Compound suppresses DNA pathway, makes tumors more susceptible to chemo
NIEHS grantees have discovered that a small molecule compound can block a DNA pathway that helps tumors withstand damage from chemotherapy drugs. The compound targets translesion synthesis, a damage tolerance process that allows specialized enzymes that copy DNA to replicate past damaged DNA. Some tumors can withstand damage from chemotherapy drugs by relying on translesion synthesis, which allows them to survive, but it can also introduce new mutations that allow cancer cells to become resistant to future treatment.
Researchers screened 10,000 small molecule compounds looking for a molecule to block or inhibit Rev1, a key protein involved in translesion synthesis. They found that a molecule called JH-RE-06 appeared to block Rev1 from interacting with other key proteins in the translesion synthesis pathway. The researchers used X-ray crystallography to visualize the interactions between Rev1 and JH-RE-06 and found that JH-RE-06 pairs up with Rev1 and locks it into a chemical structure where it can no longer help cancer cells survive.
The researchers then tested the molecule in human cancer cell lines. They showed that it enhanced the ability of several different types of chemotherapy to kill cells, while also suppressing their ability to mutate in the presence of DNA-damaging drugs. In a mouse model of human melanoma, they found that not only did the tumors stop growing in mice treated with a combination of the chemotherapy drug cisplatin and JH-RE-06, those mice also survived longer.
Citation: Wojtaszek JL, Chatterjee N, Najeeb J, Ramos A, Lee M, Bian K, Xue JY, Fenton BA, Park H, Li D, Hemann MT, Hong J, Walker GC, Zhou P. 2019. A small molecule targeting mutagenic translesion synthesis improves chemotherapy. Cell; doi: 10.1016/j.cell.2019.05.028 [Online 6 June 2019].
Big data helps identify better ways to research breast cancer
By analyzing large volumes of data, NIEHS grantees found substantial differences between lab-created breast cancer cell lines and actual advanced, or metastatic, breast cancer tumor samples. By identifying key genomic differences and similarities between cell lines and tumor samples, the study also introduced a framework for selecting relevant cell lines for modeling metastatic breast cancer.
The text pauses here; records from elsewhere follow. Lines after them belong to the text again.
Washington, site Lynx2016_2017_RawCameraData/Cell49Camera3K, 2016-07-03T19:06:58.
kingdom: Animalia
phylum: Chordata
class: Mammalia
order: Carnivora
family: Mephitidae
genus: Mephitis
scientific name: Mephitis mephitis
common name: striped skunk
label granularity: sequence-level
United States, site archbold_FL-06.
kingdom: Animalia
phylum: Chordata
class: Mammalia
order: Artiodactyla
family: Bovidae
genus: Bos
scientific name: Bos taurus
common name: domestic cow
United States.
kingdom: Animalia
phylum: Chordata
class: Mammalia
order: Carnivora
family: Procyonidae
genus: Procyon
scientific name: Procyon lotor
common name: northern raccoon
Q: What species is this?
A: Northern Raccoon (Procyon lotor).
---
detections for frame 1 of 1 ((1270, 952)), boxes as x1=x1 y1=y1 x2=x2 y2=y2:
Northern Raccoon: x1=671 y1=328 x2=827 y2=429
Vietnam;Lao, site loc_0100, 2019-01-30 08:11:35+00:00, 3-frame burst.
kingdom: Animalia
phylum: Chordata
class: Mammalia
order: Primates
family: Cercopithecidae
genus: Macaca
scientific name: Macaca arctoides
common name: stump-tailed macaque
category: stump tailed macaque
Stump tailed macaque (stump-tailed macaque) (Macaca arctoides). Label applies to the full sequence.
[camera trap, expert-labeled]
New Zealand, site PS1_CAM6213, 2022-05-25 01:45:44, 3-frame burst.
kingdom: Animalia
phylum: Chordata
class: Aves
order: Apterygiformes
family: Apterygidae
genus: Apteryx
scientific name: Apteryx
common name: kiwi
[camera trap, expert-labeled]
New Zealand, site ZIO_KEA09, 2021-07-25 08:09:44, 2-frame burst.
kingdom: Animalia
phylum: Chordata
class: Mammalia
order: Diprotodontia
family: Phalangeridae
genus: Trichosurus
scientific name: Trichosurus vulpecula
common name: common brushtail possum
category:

Current models used in the lab frequently involve culturing cells on flat dishes, or cell lines, to predict tumor growth. The differences between cell lines and tumor samples have raised questions about whether the cell lines accurately capture what is going on in a tumor. To answer this question, the researchers performed an integrative analysis of data taken from genomic databases to comprehensively compare multiple types of molecular features between breast cancer cell lines and metastatic breast cancer samples.
The researchers found substantial differences between lab-created breast cancer cell lines and metastatic breast cancer tumor samples. Surprisingly, MDA-MB-231, a cancer cell line used in nearly all metastatic breast cancer research, showed little genomic similarities to patient tumor samples. The organoid model, a new technology that uses 3D tissue cultures, was found to most closely mirror patient samples. According to the authors, identifying differences in the models used to assess cancer metastasis, or spreading within the body, can help scientists develop more sophisticated research models and better interpret model results.
Citation: Liu K, Newbury PA, Glicksberg BS, Zeng WZD, Paithankar S, Andrechek ER, Chen B. 2019. Evaluating cell lines as models for metastatic breast cancer through integrative analysis of genomic data. Nat Commun 10(1):2138.
(Sara Amolegbe is a research and communication specialist for MDB Inc., a contractor for the NIEHS Division of Extramural Research and Training.)